▼

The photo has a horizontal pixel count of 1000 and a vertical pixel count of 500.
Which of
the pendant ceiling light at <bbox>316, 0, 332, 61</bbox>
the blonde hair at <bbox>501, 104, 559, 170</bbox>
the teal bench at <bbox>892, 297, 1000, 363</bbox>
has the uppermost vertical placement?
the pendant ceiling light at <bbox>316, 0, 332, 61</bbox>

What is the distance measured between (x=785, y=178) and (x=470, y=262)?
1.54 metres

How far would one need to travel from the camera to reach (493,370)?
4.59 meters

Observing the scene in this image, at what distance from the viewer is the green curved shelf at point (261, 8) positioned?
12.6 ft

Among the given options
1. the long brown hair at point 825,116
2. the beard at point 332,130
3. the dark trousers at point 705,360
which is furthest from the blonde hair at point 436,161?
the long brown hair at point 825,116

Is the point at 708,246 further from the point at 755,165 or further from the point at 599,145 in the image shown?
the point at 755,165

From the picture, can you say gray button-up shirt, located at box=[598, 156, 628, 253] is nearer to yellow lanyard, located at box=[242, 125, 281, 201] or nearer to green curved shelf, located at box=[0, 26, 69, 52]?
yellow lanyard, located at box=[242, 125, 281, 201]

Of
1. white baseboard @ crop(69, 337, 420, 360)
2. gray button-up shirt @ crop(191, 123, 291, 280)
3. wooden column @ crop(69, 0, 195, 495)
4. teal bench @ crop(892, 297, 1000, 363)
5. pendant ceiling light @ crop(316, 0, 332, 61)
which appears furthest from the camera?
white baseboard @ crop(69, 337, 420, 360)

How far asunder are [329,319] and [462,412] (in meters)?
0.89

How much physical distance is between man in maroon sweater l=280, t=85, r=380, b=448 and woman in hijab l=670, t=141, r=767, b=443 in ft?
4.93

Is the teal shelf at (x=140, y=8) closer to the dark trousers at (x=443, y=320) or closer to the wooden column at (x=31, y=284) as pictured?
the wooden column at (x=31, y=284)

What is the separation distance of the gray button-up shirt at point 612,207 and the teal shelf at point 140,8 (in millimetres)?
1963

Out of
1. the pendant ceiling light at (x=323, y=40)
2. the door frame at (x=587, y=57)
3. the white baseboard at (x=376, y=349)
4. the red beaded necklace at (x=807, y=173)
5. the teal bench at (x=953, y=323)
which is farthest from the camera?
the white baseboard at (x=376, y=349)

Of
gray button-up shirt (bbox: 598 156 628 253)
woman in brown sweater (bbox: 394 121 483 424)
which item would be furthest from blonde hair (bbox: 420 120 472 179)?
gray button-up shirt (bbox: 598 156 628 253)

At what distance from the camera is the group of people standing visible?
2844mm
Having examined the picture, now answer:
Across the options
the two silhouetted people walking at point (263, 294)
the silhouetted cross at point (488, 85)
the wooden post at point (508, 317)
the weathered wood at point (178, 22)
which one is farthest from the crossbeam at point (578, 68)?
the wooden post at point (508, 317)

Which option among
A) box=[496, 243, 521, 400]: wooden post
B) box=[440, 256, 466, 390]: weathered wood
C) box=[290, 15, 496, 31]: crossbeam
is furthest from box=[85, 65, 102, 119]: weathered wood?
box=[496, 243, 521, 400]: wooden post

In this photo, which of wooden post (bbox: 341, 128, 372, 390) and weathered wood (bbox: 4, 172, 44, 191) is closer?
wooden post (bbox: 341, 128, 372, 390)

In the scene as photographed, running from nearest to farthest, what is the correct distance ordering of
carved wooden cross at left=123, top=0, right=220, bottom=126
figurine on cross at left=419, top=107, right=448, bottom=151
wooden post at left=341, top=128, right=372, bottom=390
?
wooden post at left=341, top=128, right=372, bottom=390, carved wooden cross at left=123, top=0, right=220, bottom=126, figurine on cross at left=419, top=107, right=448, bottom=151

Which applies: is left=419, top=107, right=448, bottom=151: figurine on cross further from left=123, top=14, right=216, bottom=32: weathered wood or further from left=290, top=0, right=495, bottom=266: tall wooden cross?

▲

# [OBJECTIVE]
Nothing should be changed: write out all of the data as is.

# [SOLVED PROBLEM]
The photo has a horizontal pixel count of 1000 and a vertical pixel count of 500.
Which of
the pendant ceiling light at <bbox>316, 0, 332, 61</bbox>
the blonde hair at <bbox>501, 104, 559, 170</bbox>
the teal bench at <bbox>892, 297, 1000, 363</bbox>
has the uppermost vertical placement?
the pendant ceiling light at <bbox>316, 0, 332, 61</bbox>

What is the distance measured between (x=785, y=178) and (x=470, y=262)?
1.54 metres

How far would one need to travel from the camera to reach (493,370)?
4.59 meters

Observing the scene in this image, at what distance from the viewer is the green curved shelf at point (261, 8) positioned?
12.6 ft

Among the given options
1. the long brown hair at point 825,116
2. the beard at point 332,130
3. the dark trousers at point 705,360
which is furthest from the blonde hair at point 436,161?
the long brown hair at point 825,116

Is the point at 708,246 further from the point at 755,165 or further from the point at 599,145 in the image shown?
the point at 755,165

From the picture, can you say gray button-up shirt, located at box=[598, 156, 628, 253] is nearer to yellow lanyard, located at box=[242, 125, 281, 201] or nearer to green curved shelf, located at box=[0, 26, 69, 52]?
yellow lanyard, located at box=[242, 125, 281, 201]

Of
1. white baseboard @ crop(69, 337, 420, 360)
2. gray button-up shirt @ crop(191, 123, 291, 280)
3. wooden column @ crop(69, 0, 195, 495)
4. teal bench @ crop(892, 297, 1000, 363)
5. pendant ceiling light @ crop(316, 0, 332, 61)
which appears furthest from the camera?
white baseboard @ crop(69, 337, 420, 360)

How far asunder are [329,319] and [462,412] (in meters)?
0.89

How much physical distance is between man in maroon sweater l=280, t=85, r=380, b=448 and woman in hijab l=670, t=141, r=767, b=443 in ft?
4.93

Is the teal shelf at (x=140, y=8) closer to the dark trousers at (x=443, y=320) or closer to the wooden column at (x=31, y=284) as pictured?
the wooden column at (x=31, y=284)

What is the separation distance of the gray button-up shirt at point 612,207 and the teal shelf at point 140,8 (in millimetres)?
1963

Out of
1. the pendant ceiling light at (x=323, y=40)
2. the door frame at (x=587, y=57)
3. the white baseboard at (x=376, y=349)
4. the red beaded necklace at (x=807, y=173)
5. the teal bench at (x=953, y=323)
which is farthest from the camera?
the white baseboard at (x=376, y=349)

Of
gray button-up shirt (bbox: 598 156 628 253)
woman in brown sweater (bbox: 394 121 483 424)
which item would be furthest from blonde hair (bbox: 420 120 472 179)?
gray button-up shirt (bbox: 598 156 628 253)

At what distance from the camera is the group of people standing visible?
2844mm
Having examined the picture, now answer:
Across the options
the two silhouetted people walking at point (263, 294)
the silhouetted cross at point (488, 85)
the wooden post at point (508, 317)
the weathered wood at point (178, 22)
which one is farthest from the crossbeam at point (578, 68)?
the wooden post at point (508, 317)

Which option among
A) box=[496, 243, 521, 400]: wooden post
B) box=[440, 256, 466, 390]: weathered wood
C) box=[290, 15, 496, 31]: crossbeam
is furthest from box=[85, 65, 102, 119]: weathered wood?
box=[496, 243, 521, 400]: wooden post

In this photo, which of wooden post (bbox: 341, 128, 372, 390) and weathered wood (bbox: 4, 172, 44, 191) is closer?
wooden post (bbox: 341, 128, 372, 390)

In the scene as photographed, running from nearest to farthest, what is the correct distance ordering of
carved wooden cross at left=123, top=0, right=220, bottom=126
figurine on cross at left=419, top=107, right=448, bottom=151
wooden post at left=341, top=128, right=372, bottom=390
?
wooden post at left=341, top=128, right=372, bottom=390, carved wooden cross at left=123, top=0, right=220, bottom=126, figurine on cross at left=419, top=107, right=448, bottom=151

Which applies: is left=419, top=107, right=448, bottom=151: figurine on cross further from left=123, top=14, right=216, bottom=32: weathered wood or further from left=290, top=0, right=495, bottom=266: tall wooden cross?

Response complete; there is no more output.